VERSTOSSEN ist ein sicherlich kluges Buch, ein genau beobachtendes Buch, auch ein spannendes, nimmt man die Entwicklung der Story. Doch kommen sich diese Ebenen allzu oft auch ins Gehege. So ergeht es Banks auch mit der Sprache, die er nutzt. Manchmal gerinnen Passagen, die als subjektive Beobachtungen von The Kid beginnen, zu Abhandlungen über das Wesen sozialer Bedingungen oder psychologischer Bedingtheiten, für die dieser Junge aber keine Sprache haben kann. Nicht daher, wo er her kommt und auch nicht, wenn man seine Bildung bedenkt. Hier verrutschen gelegentlich die Ebenen, was schade ist, weil die Figuren in sich und aus sich heraus glaubwürdig und gut getroffen sind.
Russell Banks, der mit AFFLICTION (1989) und THE SWEET HEREAFTER (1991) die Vorlagen zu zwei der besten Filme der 1990er Jahre geschrieben hat, hat sich für diesen Roman viel vorgenommen, vielleicht zu viel.

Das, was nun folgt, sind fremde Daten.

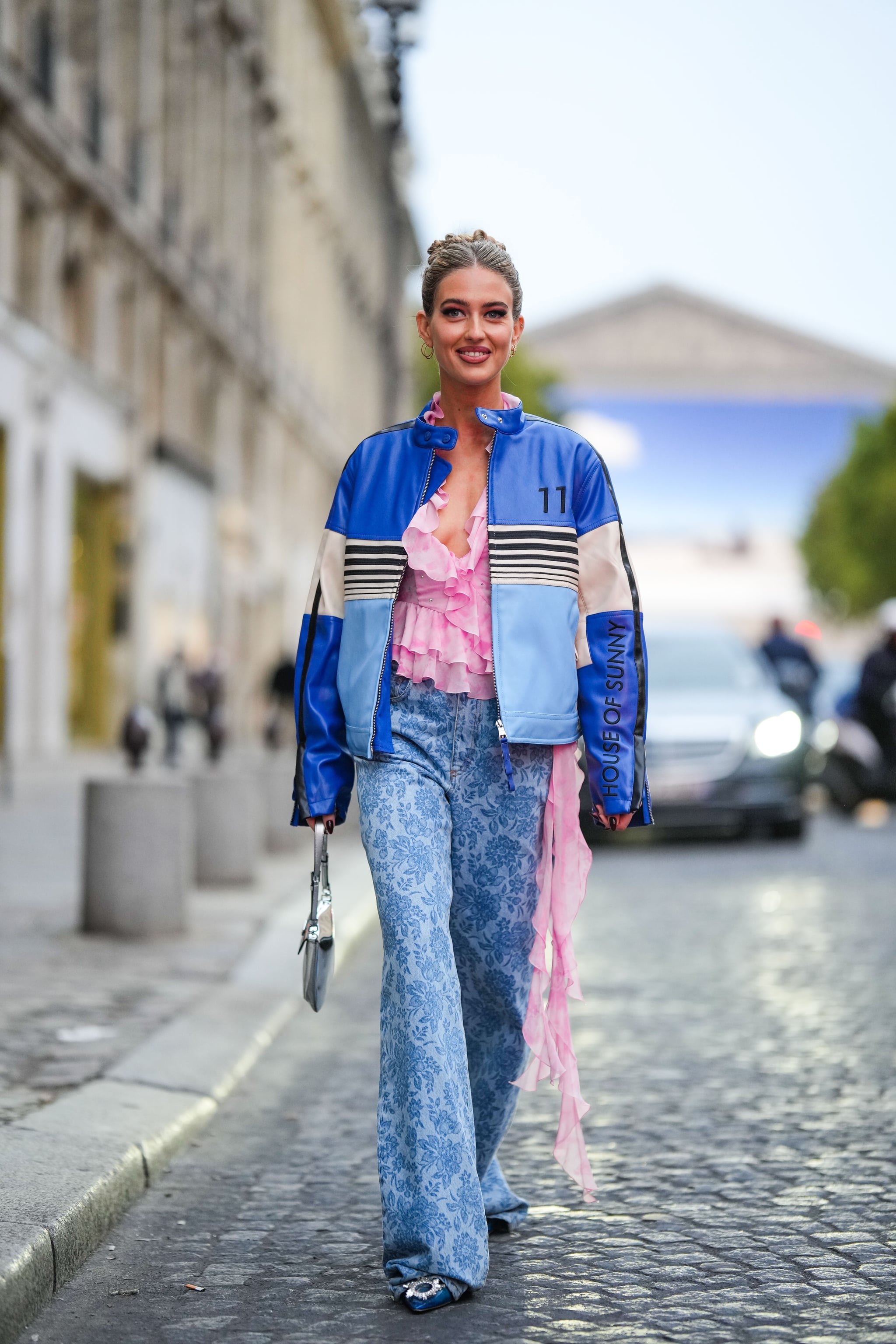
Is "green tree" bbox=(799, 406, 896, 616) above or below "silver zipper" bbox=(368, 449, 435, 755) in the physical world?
above

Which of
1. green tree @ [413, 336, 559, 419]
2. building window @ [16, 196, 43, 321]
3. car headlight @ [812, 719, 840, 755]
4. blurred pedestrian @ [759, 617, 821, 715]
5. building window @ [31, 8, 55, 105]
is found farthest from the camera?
green tree @ [413, 336, 559, 419]

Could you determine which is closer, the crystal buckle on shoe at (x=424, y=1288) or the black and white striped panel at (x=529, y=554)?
the crystal buckle on shoe at (x=424, y=1288)

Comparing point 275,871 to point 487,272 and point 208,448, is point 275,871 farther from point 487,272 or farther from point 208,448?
point 208,448

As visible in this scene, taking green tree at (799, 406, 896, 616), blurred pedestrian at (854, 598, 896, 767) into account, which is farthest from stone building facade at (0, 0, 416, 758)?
green tree at (799, 406, 896, 616)

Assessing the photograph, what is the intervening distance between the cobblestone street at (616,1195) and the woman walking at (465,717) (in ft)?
0.75

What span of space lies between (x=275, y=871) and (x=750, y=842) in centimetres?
439

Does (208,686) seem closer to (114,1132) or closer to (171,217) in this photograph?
(171,217)

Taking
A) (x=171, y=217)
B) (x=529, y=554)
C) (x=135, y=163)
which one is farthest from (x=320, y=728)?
(x=171, y=217)

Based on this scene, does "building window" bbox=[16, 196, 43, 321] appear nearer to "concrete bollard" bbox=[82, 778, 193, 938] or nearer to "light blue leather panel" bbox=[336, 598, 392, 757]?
"concrete bollard" bbox=[82, 778, 193, 938]

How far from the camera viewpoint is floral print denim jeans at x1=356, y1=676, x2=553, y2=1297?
3504 mm

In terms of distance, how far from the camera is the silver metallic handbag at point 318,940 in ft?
12.0

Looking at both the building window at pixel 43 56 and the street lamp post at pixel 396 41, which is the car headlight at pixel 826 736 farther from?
the building window at pixel 43 56

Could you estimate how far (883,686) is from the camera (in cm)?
1636

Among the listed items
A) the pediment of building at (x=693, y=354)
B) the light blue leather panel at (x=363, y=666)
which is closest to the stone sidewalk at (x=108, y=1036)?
the light blue leather panel at (x=363, y=666)
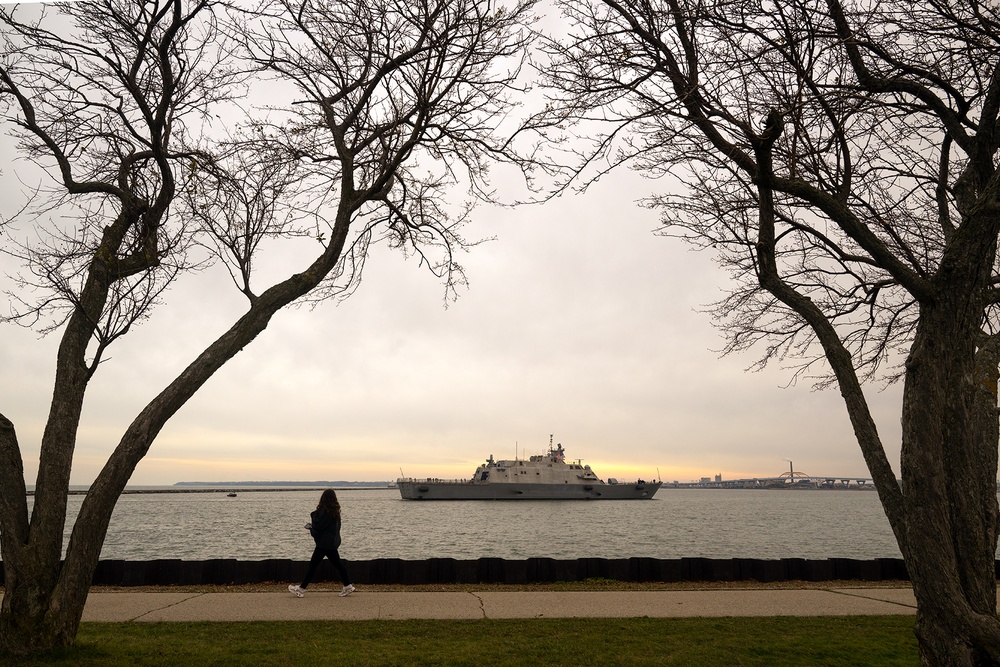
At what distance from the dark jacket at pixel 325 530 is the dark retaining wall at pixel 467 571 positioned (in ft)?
4.00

Verbrechen und Strafe, das Internet als Entfremdungsfaktor, die soziale Wirklichkeit gesellschaftlich Geächteter, äußere und innere Freiheit, das Ganze in einer möglichst neutralen Form dargeboten – es ist schwierig, all diese Aspekte zugleich zu behandeln. So wird der Lesegenuß nachhaltig gestört, auch wenn es immer wieder Momente und Abschnitte gibt, die wirklich spannend zu lesen sind. Fast will man meinen, weniger Plot hätte diesem Roman gut getan, und weiß doch nicht, wie man das alles dann zu einem Ende hätte bringen können. So ist ein Werk entstanden, das wichtig ist, das wahrhaftig ist, das sich aber zu oft selbst im Wege zu stehen scheint.